The reality that a split vote could kill Brexit just as easily as it would open the door to a Marxist Government under Jeremy Corbyn has been well known and has been sitting in plain sight for months and probably many of them too.
That reality makes it all the more puzzling that Nigel Farage chose to step back from running Candidates in all the Seats that the Conservatives already hold – but has not gone the whole hog and removed Brexit Party representatives from all of the other Parliamentary Seats that they were planning to fight too.
If Boris really has gone far enough to reassure Farage that his plan, deal or whatever you want to call it will equate to a real Brexit, what is the real purpose of continuing to fight in seats that could still be the real difference between the hung Parliament that we have right now, and one that would allow Boris to gain the working majority that he would need to push his form of Brexit through?
In many ways, it is now little more than an academic point. Because what we witnessed yesterday will one way or another add up to a significant difference in the way that Voters and especially Leave voters think in the future – especially if it is the case that Boris does not secure a majority on December 12th and somehow we have either the same stalemate in Parliament again, a Labour-led Coalition or a Labour Majority Government come through.
By stepping aside Brexit Party Candidates in the way that he has, Nigel Farage has condemned the movement that follows him to be a force which will now increasingly be viewed as politically spent.
That is a shame when the finish line of the race it was really running had just come into sight.

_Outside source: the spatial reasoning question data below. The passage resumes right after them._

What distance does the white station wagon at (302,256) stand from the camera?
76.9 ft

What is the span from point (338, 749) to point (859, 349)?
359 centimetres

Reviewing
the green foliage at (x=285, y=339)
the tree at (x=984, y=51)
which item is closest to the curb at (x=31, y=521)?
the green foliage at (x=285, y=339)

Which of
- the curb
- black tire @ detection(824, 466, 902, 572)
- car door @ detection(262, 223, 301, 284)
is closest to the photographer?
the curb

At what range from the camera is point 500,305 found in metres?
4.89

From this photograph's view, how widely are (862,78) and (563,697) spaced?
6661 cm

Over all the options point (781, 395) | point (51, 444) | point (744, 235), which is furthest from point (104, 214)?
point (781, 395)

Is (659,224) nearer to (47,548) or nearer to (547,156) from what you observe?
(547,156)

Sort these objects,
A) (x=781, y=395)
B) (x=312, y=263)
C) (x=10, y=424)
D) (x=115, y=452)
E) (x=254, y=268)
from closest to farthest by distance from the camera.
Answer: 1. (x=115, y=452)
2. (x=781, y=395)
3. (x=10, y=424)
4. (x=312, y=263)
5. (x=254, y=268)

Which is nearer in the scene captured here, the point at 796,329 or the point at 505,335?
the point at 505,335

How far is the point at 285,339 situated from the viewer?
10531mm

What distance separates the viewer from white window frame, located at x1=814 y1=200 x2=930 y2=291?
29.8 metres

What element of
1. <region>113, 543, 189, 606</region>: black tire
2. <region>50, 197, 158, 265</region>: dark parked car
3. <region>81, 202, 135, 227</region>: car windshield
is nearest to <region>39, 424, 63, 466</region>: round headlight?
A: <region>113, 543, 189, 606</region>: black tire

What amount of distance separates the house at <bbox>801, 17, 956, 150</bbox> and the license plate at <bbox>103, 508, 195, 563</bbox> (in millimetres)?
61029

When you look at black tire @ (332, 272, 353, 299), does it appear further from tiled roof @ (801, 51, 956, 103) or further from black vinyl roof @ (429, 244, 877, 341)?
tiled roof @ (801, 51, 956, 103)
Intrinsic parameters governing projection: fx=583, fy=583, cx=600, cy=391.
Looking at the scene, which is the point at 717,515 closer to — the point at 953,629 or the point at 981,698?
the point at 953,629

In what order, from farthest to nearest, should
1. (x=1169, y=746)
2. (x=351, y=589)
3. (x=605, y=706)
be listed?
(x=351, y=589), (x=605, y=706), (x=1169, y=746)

It won’t matter if Boris wins or he doesn’t in this Election where the Brexit Party is now concerned.
The Anti-EU vehicle that took so long to develop and which harnessed so much of the Leave support until this point, yesterday lost its currency as a political force in which voters, supporters and funders could place their trust.
All well and good if Boris wins and sees his latests commitments that convinced Farage over the validity of his Brexit – all the way through.
But the Election isn’t yet won.
And with many thinking Boris’ Brexit is now a done deal, there is a lot of discussion about other policies and domestic issues to be had. Issues that the Conservatives are going to struggle with – simply because a no deal Brexit was the clear water between them and the other Parties that the others never had.
The upshot of all this where Brexit and democracy in this Country is concerned is that if Boris loses on 12th December, or heads another minority administration with what would only ever be a technical win, there will be 17.4 Million already disenfranchised Brexit supporting Voters who will once again be wondering what the hell they have to do to see the results of the European Referendum respected democratically – not as a loss, but as what it was – a win.
Farage won’t again be trusted in the future in the same way as he has in the past.
The Brexit Party will fall to one side like the rump of UKIP did before it and there is a danger that without a credible vehicle for pressure to ensure a clean and meaningful Brexit, what we saw coming from a large room in Hartlepool yesterday was the end of the best chance for the UK exiting the EU properly that the 17.4 Million British People Voted for ever had.
What should be remembered is that there always continues to be hope. And whilst this whole period of the 2019 General Election Campaign may well be looked back on as an Establishment stitch up to a degree of some kind, the reality underpinning the whole Brexit process and this Election itself is that the same old people are running, with the same motivations and the promises that they are simply going to do the same old things.
Perhaps if the promise that this Election holds for so many comes to nothing – and none of us should pretend it could not – that will then be the opportunity to really change everything in politics, get rid of this political ‘old order’ and then finish Brexit properly whilst treating it as only the open door to the opportunities that lie behind it – just good politicians already would.